About four years ago, the podcast "Donguri FM" was raving about a manga called "Hakozume." Normally I let the hosts' idle chatter wash right over me, but for some reason that time my hand froze mid-scroll and I bought it on Kindle.
Fast-forward four years. I am now a huge fan of the author, Yasu Mikoto.
So this post is exactly what it sounds like: an unabashed love letter to Yasu Mikoto.
Down the Hakozume Rabbit Hole
"Hakozume: Kōban Joshi no Gyakushū" (published in English as "Police in a Pod") follows two women: rookie cop Kawai Mai, and Fuji Seiko, a former ace of the detective division who, for reasons unknown, has been shipped off to a neighborhood police box. The clumsy, over-eager rookie Kawai and the sharp, unflappable senior Fuji who sees through everything. I could read the banter between this odd-couple pairing forever.
Lost items, drunks, weird status games over career track. It gives you a comical look at the "behind the scenes of the police" that you'd otherwise never get to peek at, and the early volumes move along briskly as one-shot episodes.
But around volume four the mode shifts, and incidents within the precinct start weaving together as threads that stretch across volume after volume. Wondering where those threads would lead, I'd suddenly realize I'd been reading until the middle of the night. Everyday comedy and serious drama coexist beautifully here.
...Okay, laying it out in my own clumsy words, it suddenly started to sound kind of boring. Wait, why did that happen?

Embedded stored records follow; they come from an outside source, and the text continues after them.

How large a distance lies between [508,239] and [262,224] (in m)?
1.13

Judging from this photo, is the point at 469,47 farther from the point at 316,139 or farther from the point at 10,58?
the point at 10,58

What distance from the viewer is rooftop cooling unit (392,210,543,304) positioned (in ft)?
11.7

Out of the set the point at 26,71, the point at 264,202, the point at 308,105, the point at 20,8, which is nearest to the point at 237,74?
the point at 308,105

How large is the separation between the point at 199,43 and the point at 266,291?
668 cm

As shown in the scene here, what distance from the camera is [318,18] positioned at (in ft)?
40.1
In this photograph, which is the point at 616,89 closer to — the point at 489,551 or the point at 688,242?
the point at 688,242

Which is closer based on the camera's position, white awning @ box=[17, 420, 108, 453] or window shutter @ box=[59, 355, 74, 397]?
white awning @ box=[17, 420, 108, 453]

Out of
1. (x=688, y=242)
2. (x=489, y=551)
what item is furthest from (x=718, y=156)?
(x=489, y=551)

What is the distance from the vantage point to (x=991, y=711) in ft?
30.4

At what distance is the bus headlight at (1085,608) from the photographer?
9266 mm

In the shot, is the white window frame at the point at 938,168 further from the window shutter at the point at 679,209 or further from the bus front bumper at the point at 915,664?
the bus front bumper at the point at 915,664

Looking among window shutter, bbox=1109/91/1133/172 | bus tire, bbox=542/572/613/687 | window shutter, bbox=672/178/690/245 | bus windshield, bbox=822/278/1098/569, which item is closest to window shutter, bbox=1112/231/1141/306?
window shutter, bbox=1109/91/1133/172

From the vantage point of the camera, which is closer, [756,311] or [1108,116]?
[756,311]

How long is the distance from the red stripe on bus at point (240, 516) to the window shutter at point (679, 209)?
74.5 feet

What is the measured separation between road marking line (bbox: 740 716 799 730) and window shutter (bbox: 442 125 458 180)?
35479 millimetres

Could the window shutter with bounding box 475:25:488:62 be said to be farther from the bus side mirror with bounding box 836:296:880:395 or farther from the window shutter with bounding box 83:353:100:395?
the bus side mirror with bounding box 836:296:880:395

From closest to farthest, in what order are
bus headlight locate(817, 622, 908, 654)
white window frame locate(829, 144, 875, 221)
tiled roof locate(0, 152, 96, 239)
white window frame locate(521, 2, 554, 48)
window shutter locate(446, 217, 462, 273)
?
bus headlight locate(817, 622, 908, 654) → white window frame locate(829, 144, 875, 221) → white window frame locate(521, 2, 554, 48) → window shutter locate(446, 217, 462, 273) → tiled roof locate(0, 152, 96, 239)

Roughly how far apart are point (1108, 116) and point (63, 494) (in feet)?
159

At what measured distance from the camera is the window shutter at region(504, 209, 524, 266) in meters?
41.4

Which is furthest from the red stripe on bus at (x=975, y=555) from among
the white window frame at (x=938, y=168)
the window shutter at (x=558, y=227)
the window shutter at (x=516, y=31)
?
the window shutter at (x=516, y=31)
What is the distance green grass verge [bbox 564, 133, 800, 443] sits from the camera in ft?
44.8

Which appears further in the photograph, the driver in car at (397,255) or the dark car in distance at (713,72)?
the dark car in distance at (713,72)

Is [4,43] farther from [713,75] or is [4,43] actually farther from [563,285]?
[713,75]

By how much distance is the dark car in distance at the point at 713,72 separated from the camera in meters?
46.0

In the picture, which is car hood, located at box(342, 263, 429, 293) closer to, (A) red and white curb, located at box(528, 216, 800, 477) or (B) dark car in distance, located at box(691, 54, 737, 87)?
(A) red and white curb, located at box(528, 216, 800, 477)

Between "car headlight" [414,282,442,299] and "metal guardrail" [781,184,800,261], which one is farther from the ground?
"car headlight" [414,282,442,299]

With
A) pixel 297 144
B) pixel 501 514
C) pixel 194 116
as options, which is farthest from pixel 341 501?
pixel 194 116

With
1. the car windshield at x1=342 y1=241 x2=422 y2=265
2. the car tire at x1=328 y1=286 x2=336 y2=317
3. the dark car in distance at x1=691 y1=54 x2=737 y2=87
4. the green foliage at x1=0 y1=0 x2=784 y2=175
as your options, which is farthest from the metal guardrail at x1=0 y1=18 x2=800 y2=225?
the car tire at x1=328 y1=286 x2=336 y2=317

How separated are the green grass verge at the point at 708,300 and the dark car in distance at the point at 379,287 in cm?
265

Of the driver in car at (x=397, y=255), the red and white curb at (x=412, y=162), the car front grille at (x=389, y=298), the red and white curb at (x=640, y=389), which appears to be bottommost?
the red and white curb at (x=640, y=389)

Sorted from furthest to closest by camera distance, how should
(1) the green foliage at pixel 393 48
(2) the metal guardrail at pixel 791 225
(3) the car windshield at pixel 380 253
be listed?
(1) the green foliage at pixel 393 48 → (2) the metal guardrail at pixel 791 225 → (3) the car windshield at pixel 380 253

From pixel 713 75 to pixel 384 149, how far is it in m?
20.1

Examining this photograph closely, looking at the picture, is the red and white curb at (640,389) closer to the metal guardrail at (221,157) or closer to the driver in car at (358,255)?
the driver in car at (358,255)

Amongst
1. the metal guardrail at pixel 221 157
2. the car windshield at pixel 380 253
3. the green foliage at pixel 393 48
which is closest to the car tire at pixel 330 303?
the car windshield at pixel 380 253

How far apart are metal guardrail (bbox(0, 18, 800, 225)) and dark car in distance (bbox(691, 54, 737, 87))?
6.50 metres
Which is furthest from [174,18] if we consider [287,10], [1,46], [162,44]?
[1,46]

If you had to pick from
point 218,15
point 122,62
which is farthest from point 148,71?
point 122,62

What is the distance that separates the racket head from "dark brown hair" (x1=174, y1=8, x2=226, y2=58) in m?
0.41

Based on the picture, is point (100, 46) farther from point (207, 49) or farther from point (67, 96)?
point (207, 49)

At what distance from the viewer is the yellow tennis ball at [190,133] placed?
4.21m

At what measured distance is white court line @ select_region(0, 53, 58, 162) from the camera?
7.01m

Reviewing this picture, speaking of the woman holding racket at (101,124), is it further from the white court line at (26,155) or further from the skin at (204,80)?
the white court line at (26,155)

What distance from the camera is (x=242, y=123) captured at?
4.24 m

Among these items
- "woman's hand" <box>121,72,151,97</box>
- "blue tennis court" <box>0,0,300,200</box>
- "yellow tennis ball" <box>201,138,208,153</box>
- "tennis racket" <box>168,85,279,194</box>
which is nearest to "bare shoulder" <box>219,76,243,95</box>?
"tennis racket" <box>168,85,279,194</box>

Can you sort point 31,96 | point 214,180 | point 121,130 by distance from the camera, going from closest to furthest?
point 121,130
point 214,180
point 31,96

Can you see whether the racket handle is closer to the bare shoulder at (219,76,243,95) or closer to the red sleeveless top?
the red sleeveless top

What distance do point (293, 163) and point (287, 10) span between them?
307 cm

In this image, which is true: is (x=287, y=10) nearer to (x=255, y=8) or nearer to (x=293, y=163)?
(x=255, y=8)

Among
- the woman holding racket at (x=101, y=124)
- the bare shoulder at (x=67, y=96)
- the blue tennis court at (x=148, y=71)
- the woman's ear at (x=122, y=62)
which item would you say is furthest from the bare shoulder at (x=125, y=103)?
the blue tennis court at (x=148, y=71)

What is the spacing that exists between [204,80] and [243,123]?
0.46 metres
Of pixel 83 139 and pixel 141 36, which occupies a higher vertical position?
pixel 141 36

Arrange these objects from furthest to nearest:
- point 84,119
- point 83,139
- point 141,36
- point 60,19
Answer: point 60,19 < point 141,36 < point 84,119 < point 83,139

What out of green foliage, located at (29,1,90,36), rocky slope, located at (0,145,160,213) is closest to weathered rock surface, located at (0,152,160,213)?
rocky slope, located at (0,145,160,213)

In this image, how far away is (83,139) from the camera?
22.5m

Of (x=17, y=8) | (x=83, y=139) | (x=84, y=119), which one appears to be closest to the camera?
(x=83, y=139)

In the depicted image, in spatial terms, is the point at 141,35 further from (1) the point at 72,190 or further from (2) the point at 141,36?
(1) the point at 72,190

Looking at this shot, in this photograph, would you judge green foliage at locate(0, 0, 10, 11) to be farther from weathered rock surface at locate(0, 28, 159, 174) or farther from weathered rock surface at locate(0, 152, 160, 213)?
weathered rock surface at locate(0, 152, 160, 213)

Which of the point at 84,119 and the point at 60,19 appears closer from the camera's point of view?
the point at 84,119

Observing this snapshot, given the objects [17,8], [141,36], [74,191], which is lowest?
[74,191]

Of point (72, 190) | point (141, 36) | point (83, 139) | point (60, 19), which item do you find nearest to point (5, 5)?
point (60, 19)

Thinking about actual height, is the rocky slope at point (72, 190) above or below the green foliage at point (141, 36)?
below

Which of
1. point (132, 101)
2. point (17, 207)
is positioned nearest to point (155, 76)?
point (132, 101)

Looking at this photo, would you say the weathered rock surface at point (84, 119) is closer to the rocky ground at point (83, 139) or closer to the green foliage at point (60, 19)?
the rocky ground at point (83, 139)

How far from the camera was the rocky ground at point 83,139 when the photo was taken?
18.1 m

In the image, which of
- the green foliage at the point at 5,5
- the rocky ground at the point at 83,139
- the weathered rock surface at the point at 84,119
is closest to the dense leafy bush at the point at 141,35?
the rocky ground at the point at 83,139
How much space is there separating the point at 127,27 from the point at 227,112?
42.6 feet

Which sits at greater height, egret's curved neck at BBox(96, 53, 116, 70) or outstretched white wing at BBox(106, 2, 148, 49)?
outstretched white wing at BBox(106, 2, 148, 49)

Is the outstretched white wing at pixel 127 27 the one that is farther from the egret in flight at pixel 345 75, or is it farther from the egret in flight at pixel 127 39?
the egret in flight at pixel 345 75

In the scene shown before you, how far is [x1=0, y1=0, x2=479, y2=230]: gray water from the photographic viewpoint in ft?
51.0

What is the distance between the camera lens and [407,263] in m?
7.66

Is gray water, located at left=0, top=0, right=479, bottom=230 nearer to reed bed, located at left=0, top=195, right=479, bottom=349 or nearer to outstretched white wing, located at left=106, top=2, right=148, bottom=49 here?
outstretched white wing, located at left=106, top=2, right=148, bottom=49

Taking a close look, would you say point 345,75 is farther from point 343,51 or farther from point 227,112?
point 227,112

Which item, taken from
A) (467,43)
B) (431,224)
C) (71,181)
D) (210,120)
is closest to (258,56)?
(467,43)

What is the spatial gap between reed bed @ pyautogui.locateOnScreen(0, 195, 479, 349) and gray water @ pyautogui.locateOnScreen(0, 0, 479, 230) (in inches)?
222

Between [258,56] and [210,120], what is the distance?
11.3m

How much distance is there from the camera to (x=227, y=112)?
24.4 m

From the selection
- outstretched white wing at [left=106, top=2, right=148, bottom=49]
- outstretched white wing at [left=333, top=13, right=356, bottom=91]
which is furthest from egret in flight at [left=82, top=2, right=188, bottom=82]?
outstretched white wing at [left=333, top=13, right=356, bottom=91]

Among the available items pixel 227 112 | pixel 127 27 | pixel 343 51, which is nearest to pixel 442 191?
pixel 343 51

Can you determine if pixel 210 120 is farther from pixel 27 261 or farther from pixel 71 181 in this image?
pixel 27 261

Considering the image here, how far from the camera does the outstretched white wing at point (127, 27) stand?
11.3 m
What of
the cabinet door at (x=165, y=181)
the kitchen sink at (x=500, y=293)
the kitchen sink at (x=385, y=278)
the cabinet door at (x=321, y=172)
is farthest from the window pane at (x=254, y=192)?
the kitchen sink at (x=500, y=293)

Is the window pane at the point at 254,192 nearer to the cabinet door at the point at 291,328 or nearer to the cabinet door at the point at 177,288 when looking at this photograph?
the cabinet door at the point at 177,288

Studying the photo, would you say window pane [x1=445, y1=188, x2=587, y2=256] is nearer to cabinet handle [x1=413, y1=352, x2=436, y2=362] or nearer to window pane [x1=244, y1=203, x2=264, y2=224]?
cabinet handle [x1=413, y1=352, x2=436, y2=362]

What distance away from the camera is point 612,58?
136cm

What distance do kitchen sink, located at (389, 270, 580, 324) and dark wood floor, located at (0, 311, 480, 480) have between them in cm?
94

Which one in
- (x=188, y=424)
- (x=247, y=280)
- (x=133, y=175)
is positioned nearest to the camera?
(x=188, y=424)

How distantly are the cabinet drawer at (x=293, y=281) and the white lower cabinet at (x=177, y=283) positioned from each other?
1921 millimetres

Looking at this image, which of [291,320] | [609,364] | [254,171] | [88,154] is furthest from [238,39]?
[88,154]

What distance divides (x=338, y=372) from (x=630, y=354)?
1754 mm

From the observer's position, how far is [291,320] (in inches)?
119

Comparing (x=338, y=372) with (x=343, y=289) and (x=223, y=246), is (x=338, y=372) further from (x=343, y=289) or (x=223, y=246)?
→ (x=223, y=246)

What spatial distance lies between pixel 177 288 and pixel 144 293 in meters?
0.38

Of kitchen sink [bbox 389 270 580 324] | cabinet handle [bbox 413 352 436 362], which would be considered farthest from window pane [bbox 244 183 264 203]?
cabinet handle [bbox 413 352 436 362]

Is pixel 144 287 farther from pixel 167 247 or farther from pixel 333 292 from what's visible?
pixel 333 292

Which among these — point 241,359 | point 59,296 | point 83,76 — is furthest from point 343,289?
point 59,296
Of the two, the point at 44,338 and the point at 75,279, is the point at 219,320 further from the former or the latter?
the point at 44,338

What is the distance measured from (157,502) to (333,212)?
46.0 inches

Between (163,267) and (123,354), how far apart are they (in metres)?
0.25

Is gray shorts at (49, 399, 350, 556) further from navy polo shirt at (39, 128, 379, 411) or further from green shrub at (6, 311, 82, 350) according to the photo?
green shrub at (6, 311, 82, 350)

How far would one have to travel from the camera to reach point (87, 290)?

The author, Yasu, is herself a former policewoman, and the strange authenticity that comes from that is the real draw. Apparently she spent about ten years actually doing the job — from the police box to lost-and-found, vice cases, general affairs and accounting — so the portrayals have a texture you'd never get from mere research; this is someone who's lived it.
And here's the kicker: aside from "a former policewoman from some prefectural force," she reveals nothing about her identity. A masked author. The premise alone is delicious. Surely everyone in police circles has already figured out exactly who she is.
For the record, Part One wraps up at 23 volumes with a "Part One Complete," and it apparently got a TV drama adaptation too (which, full disclosure, I haven't watched).
And Next Up, for Some Reason: the Bakumatsu
The stage Yasu chose after finishing Part One was, of all things, the Bakumatsu — the final years of the shogunate. Talk about a pivot.
If Hakozume is "the police of today," then Dan Doon is "the moment the police were born." Yasu is tracing the theme of "the police" backward along the timeline.
The protagonist of "Dan Doon" is Kawaji Shōnoshin — the man who would later become Kawaji Toshiyoshi, remembered as "the father of the Japanese police." As a samurai of the Satsuma domain, he's spotted and taken under the wing of the lord of Satsuma, Shimazu Nariakira, and races through a turbulent era alongside Saigō (Takamori) and the rest.
Yasu herself has said something like, "If I'm going to draw a manga about the police, I need to go all the way back to its origins and understand the background," and she draws while researching old texts.
The title "Dan Doon" is supposedly the sound of the gunshot that rings out at each turning point in the story. How ominous.
Note: there really is a scene in the manga where this sound effect gets used.
No matter which Bakumatsu work you pick up, it's chaos: heroes everywhere, black ships arriving, calls to topple the shogunate, calls to expel the foreigners. Most of them leave you feeling like you sort of get it, but also sort of don't. People even change their names halfway through.
But "Dan Doon" renders this Bakumatsu in full-blown Yasu Mikoto style, so it reads as something much softer and more comical.
Best of all, wherever the sources run dry or the facts are unclear, Yasu owns up to it right there on the page: "I've taken the plunge and colored this in with fiction."
When someone insists "this is all historical fact," I brace myself. But when they hand it to me saying "this part's imagined — but it's fun, right?", it slides right in.
(An aside: apparently one of the reasons Yasu fell for Kawaji is a pair of, um, lowbrow anecdotes — "the testicle incident" and "the dung-throwing incident." That seamless continuity between the earnest and the ridiculous is, once again, the exact same tic I feel in Hakozume.)
My Designated Bakumatsu Manga
As I confessed back when I wrote about NATO, I'm hopeless at history, and most of my knowledge is made of manga. For the Sengoku period it's "Sengoku," and for the Bakumatsu, "Dan Doon" (there are others, but) currently holds the post.
It's up to volume 11 right now, but the story of Kawaji building up the police from scratch still has a whole lot left to go. Is this thing really ever going to end? That worry aside, I plan to enjoy my favorite artist's work at a leisurely pace.
Either one is a fine place to start, but if you're torn, go with Hakozume volume 1 first. You can slip in easily from the present day. Trust me and give it a shot.